DIRECTIONS:
Please carry on the blog post "A Trilogy of (Acupuncture) Terror" below, starting right after its last sentence.

A Trilogy of (Acupuncture) Terror

TAM is fast approaching, and I’ve been frantically trying to get my talks together. The theme this year is “Fighting the Fakers,” and one of my talks will be for the Science-Based Medicine Workshop on Thursday, in which I will attempt in a mere 15 minutes to explain what Science-Based Medicine is and how it can be used to combat the infiltration of quackademic medicine into medical academia. Then, the second talk will be a tag-team spectacular with Bob Blaskiewicz about Stanislaw Burzynski as an example of how some cranks skirt the edges of science-based medicine. That doesn’t make them any less dangerous (if anything, it makes them more dangerous), but it does make them not as easy to identify as someone like, say, Hulda Clark.

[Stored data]
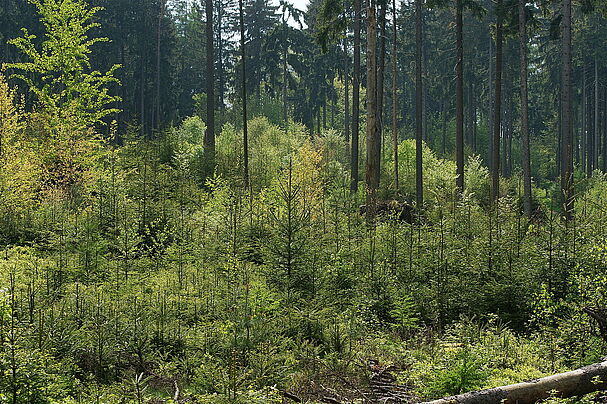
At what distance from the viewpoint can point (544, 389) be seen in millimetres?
5148

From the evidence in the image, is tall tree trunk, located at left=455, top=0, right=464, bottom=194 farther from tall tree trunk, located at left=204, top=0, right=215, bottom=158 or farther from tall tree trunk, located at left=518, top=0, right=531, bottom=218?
tall tree trunk, located at left=204, top=0, right=215, bottom=158

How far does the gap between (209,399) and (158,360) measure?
210 cm

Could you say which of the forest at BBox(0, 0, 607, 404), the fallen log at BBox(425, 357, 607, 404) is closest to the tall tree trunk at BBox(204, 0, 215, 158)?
the forest at BBox(0, 0, 607, 404)

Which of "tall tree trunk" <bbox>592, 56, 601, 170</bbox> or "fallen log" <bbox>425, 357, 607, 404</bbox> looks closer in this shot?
"fallen log" <bbox>425, 357, 607, 404</bbox>

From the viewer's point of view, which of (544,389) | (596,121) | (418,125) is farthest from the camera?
(596,121)

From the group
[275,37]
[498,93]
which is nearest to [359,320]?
[498,93]

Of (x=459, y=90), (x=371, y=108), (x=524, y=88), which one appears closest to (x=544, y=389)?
(x=371, y=108)

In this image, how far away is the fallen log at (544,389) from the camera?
4918 millimetres

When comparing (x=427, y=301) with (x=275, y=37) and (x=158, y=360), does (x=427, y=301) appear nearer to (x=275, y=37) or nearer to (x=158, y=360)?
(x=158, y=360)

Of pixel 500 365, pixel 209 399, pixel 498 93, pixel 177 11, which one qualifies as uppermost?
pixel 177 11

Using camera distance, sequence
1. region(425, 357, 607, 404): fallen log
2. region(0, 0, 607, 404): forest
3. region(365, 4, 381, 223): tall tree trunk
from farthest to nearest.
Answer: region(365, 4, 381, 223): tall tree trunk, region(0, 0, 607, 404): forest, region(425, 357, 607, 404): fallen log

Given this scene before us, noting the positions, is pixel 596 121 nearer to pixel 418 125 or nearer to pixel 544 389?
pixel 418 125

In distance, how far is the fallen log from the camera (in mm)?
4918

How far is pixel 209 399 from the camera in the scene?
4.73m
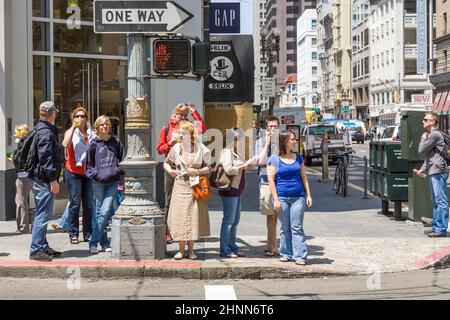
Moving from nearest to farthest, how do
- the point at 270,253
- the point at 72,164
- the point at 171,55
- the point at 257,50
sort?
1. the point at 171,55
2. the point at 270,253
3. the point at 72,164
4. the point at 257,50

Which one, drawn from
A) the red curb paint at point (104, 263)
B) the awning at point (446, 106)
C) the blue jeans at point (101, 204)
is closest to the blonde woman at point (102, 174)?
the blue jeans at point (101, 204)

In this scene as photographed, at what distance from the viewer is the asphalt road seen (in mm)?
7586

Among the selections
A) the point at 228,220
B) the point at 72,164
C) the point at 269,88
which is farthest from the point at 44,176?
the point at 269,88

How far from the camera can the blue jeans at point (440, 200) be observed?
1112 cm

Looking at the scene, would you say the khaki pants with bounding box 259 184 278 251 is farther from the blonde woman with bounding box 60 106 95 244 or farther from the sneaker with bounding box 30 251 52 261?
the sneaker with bounding box 30 251 52 261

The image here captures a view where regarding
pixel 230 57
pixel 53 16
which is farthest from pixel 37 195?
pixel 230 57

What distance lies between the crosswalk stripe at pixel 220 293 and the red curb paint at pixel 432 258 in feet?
8.79

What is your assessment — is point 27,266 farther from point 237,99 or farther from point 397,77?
point 397,77

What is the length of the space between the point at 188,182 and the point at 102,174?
1223 millimetres

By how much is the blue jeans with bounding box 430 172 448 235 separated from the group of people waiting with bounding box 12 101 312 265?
8.06ft

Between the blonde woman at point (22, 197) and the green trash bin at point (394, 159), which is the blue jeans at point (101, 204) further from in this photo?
the green trash bin at point (394, 159)

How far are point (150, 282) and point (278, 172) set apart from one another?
82.8 inches

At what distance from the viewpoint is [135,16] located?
909 cm

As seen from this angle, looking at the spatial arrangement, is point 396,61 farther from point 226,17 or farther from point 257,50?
point 226,17
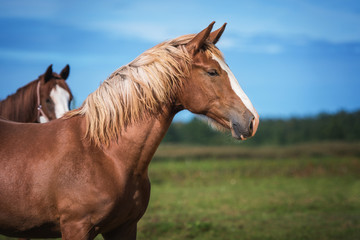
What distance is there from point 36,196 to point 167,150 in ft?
62.3

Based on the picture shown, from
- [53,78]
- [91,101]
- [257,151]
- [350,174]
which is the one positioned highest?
[53,78]

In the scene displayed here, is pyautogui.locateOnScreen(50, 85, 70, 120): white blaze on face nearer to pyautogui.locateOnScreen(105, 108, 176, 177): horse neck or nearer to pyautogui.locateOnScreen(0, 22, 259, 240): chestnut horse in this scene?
pyautogui.locateOnScreen(0, 22, 259, 240): chestnut horse

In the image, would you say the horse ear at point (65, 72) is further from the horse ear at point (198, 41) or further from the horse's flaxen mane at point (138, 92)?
the horse ear at point (198, 41)

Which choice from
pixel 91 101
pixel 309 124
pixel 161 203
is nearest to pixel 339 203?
pixel 161 203

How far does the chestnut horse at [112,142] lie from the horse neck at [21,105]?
2.41m

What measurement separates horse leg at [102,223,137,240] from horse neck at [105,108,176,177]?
502 millimetres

ANSWER TO THIS EXERCISE:
Trilogy_of_Terror_Poster

Unfortunately, between working on these talks, revising some papers, and having an unusually busy weekend on call, I wasn’t sure what I was going to come up with for the edification of you, our readers. Fortunately, right on the 4th of July holiday, there was an article that gave me my idea, particularly given that I had noticed a couple of studies on the very subject of the article in the week leading up to the long holiday in the US (at least for people not on call). As a result, I’m half tempted to refer to this article as a trilogy of acupuncture terror.